Tortilla De Ajos Tiernos, Champiñones Y Atún

by Editorial Staff

Summary

Prep Time 20 mins
Cook Time 20 mins
Total Time 40 mins
Course Appetizers & Snacks
Cuisine European
Servings (Default: 3)

Ingredients

  • 4 egg (s)
  • 130 g mushrooms, small
  • 120 g arlic, youn, cleaned
  • 1 can tuna in oil, approx. 80 g
  • 3 tablespoon olive oil
  • salt and pepper
Tortilla De Ajos Tiernos, Champiñones Y Atún
Tortilla De Ajos Tiernos, Champiñones Y Atún

Instructions

  1. Clean and quarter the mushrooms. Cut large mushrooms smaller accordingly.

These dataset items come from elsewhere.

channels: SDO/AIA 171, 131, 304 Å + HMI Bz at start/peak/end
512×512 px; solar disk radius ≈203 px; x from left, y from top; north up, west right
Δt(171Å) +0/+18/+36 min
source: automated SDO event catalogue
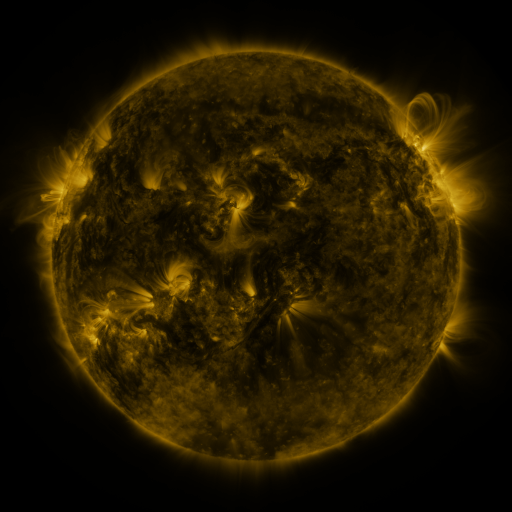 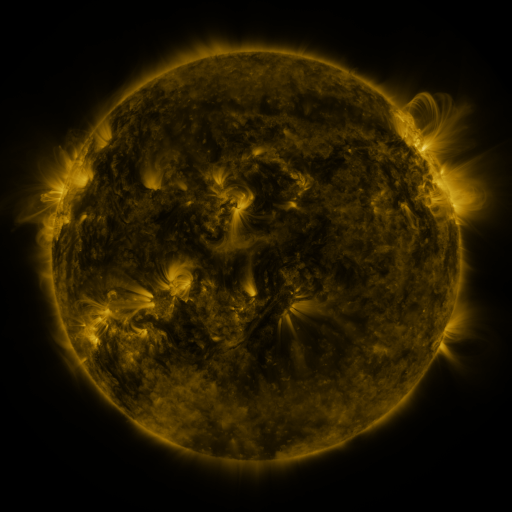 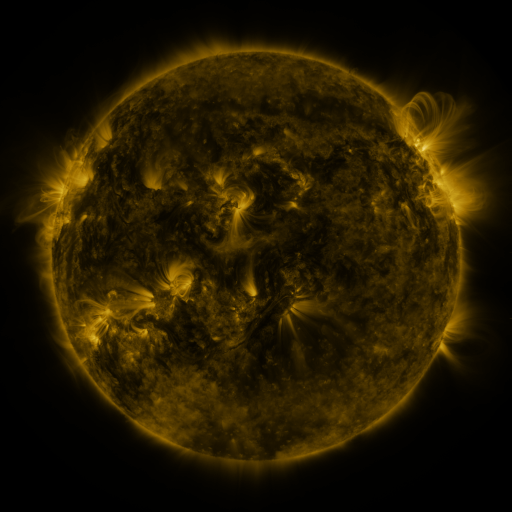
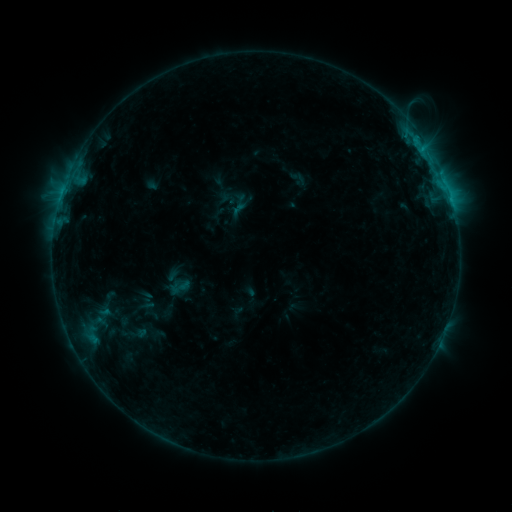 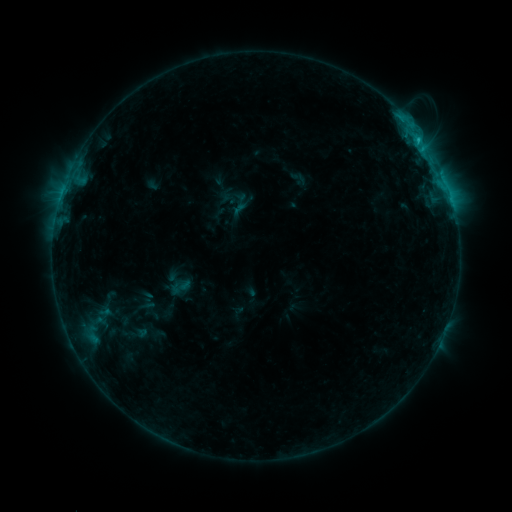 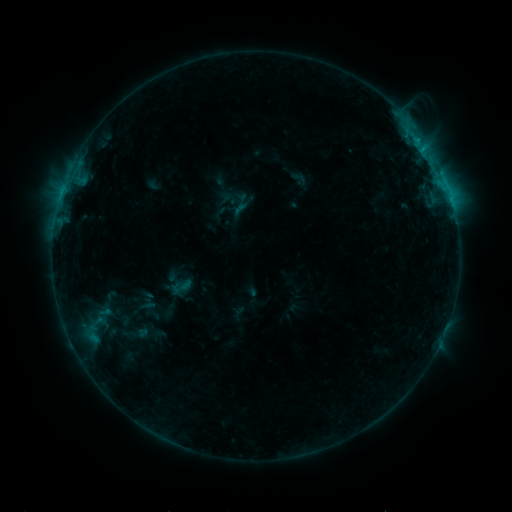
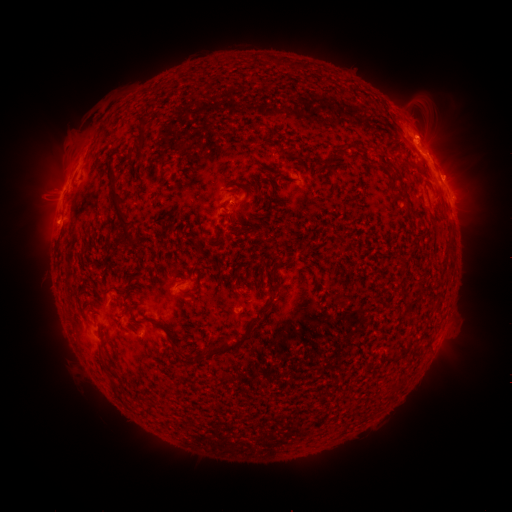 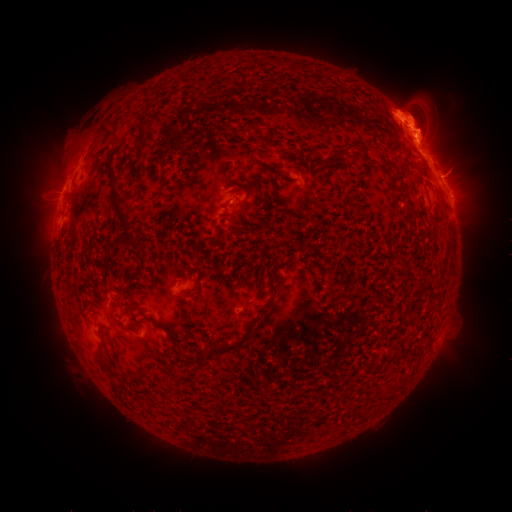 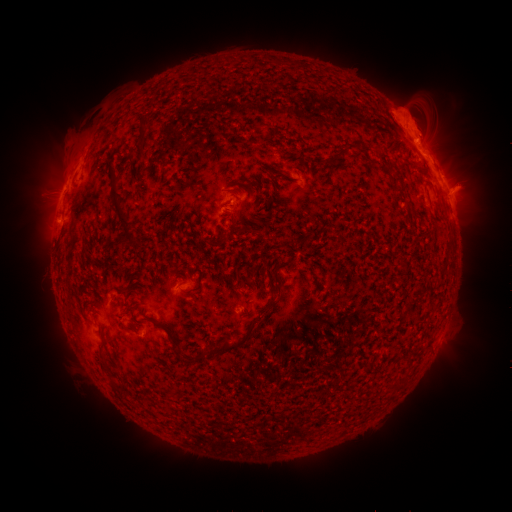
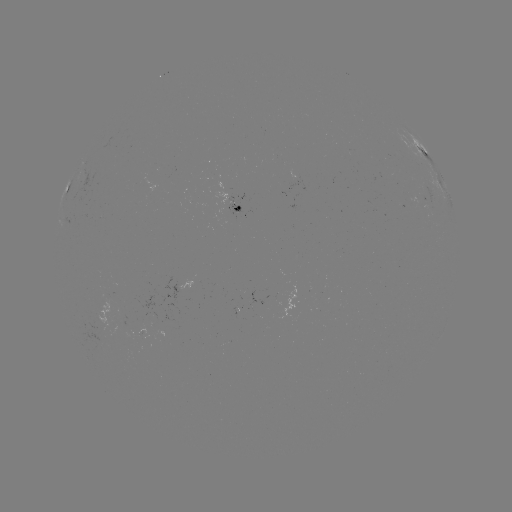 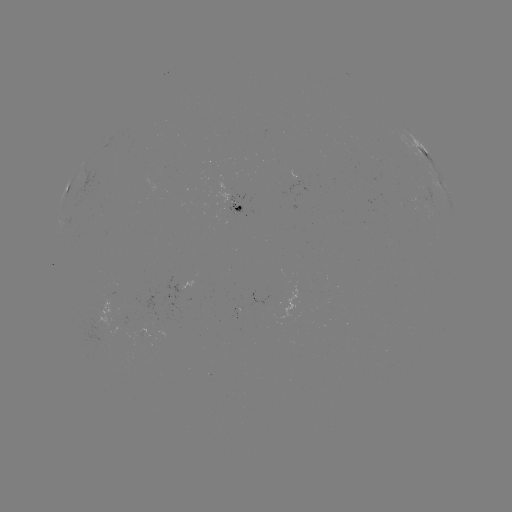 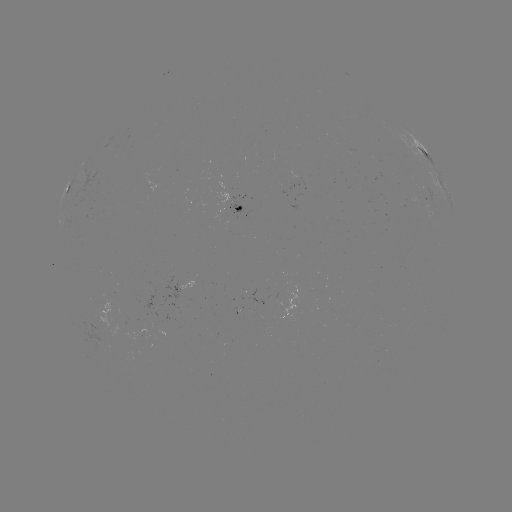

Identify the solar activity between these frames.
eruption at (423, 128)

Clean the young garlic and cut into 2 cm long pieces.
  2. Fry the mushrooms in a little oil for a few minutes, then add the garlic and fry over medium heat until they are not too dark, then season with salt.
  3. Whisk the eggs in a bowl, season with salt and pepper. Add the fried mushrooms and garlic to the bowl with the eggs (not the other way around, the oil should stay in the pan) and also add the drained tuna. Stir everything well.
  4. Add the tuna oil to the pan, heat it up a little, then add the mixture from the bowl to the pan and stir.
  5. Block one side and let the color take. Place a suitable plate on top and turn the pan with the plate on top of the tortilla. Slide the tortilla off the plate back into the pan and fry the second side.
  6. Roasting takes about 2 - 3 minutes on each side. Serve with fresh baguette.